* **EXERCISE PROMPT**: Lay out as a numbered list every line from the one containing "Of pixel 768" through the last line of the listing, leaving out blank lines.

(Extracted data entries)
— begin —
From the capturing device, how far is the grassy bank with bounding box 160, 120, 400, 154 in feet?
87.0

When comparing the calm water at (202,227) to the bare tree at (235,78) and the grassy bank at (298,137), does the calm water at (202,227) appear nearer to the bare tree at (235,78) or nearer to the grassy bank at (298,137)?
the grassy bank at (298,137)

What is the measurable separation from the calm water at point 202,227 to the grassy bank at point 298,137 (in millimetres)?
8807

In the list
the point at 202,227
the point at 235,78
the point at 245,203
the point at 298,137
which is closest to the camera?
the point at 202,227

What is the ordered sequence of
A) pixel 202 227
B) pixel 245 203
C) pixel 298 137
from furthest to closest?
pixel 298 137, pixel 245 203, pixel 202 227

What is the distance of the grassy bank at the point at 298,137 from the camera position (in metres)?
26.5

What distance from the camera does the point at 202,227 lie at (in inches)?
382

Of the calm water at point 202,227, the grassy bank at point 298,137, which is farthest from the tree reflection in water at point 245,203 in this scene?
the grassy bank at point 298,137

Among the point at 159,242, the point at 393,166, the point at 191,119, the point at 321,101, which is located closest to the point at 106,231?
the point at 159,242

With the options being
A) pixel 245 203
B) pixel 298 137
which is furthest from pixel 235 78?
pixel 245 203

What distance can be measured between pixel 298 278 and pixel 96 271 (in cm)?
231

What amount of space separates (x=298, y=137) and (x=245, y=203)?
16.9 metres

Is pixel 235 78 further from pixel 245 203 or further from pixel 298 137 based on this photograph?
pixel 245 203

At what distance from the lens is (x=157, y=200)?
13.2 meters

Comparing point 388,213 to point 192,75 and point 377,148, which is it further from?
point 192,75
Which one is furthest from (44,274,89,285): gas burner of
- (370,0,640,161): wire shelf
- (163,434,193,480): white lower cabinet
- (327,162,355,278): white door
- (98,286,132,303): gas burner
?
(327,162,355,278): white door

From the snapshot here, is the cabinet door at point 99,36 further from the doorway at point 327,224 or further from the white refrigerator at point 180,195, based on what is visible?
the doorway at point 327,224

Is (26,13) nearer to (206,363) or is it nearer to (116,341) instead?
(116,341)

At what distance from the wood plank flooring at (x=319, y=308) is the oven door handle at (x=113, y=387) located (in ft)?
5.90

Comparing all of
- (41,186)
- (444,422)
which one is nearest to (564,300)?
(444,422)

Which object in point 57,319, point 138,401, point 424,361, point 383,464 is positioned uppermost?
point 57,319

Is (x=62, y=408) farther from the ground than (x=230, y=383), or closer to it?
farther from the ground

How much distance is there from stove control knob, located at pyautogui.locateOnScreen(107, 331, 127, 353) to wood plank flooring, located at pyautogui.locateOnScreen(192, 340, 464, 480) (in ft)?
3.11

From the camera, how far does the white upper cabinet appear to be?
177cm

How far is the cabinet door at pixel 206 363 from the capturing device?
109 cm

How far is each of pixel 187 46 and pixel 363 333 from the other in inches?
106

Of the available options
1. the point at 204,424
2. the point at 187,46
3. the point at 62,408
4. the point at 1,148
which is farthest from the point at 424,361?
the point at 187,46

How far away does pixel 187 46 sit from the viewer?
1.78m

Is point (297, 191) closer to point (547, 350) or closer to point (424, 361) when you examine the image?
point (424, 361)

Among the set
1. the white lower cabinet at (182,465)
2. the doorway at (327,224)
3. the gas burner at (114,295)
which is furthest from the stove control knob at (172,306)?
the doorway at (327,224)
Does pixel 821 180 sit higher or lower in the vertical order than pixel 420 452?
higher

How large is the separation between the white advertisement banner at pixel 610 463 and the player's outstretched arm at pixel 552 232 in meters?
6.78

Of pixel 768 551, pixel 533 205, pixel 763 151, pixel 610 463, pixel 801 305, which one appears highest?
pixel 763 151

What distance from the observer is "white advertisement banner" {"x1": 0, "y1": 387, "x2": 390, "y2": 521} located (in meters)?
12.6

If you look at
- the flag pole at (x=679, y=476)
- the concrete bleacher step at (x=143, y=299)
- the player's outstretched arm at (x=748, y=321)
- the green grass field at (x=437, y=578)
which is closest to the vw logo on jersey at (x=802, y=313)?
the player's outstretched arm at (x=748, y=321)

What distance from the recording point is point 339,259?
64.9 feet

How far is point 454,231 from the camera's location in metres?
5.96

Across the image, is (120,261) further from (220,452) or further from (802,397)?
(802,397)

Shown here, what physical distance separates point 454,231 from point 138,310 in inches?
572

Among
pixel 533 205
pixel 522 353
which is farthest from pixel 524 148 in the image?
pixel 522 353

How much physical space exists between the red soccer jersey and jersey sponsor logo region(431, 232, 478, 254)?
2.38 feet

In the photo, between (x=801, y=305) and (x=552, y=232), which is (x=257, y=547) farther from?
— end —
* **FULL SOLUTION**:
1. Of pixel 768 551, pixel 533 205, pixel 763 151, pixel 610 463, pixel 801 305, which one appears highest?
2. pixel 763 151
3. What distance from the observer is "white advertisement banner" {"x1": 0, "y1": 387, "x2": 390, "y2": 521} located (in meters)?
4. 12.6
5. If you look at
6. - the flag pole at (x=679, y=476)
7. - the concrete bleacher step at (x=143, y=299)
8. - the player's outstretched arm at (x=748, y=321)
9. - the green grass field at (x=437, y=578)
10. which is closest to the vw logo on jersey at (x=802, y=313)?
11. the player's outstretched arm at (x=748, y=321)
12. What distance from the recording point is point 339,259?
13. 64.9 feet
14. How far is point 454,231 from the camera's location in metres?
15. 5.96
16. Across the image, is (120,261) further from (220,452) or further from (802,397)?
17. (802,397)
18. Shown here, what physical distance separates point 454,231 from point 138,310 in inches?
19. 572
20. Among
21. pixel 533 205
22. pixel 522 353
23. which is farthest from pixel 524 148 in the image?
24. pixel 522 353
25. How much physical space exists between the red soccer jersey and jersey sponsor logo region(431, 232, 478, 254)?
26. 2.38 feet
27. In the photo, between (x=801, y=305) and (x=552, y=232), which is (x=257, y=547) farther from?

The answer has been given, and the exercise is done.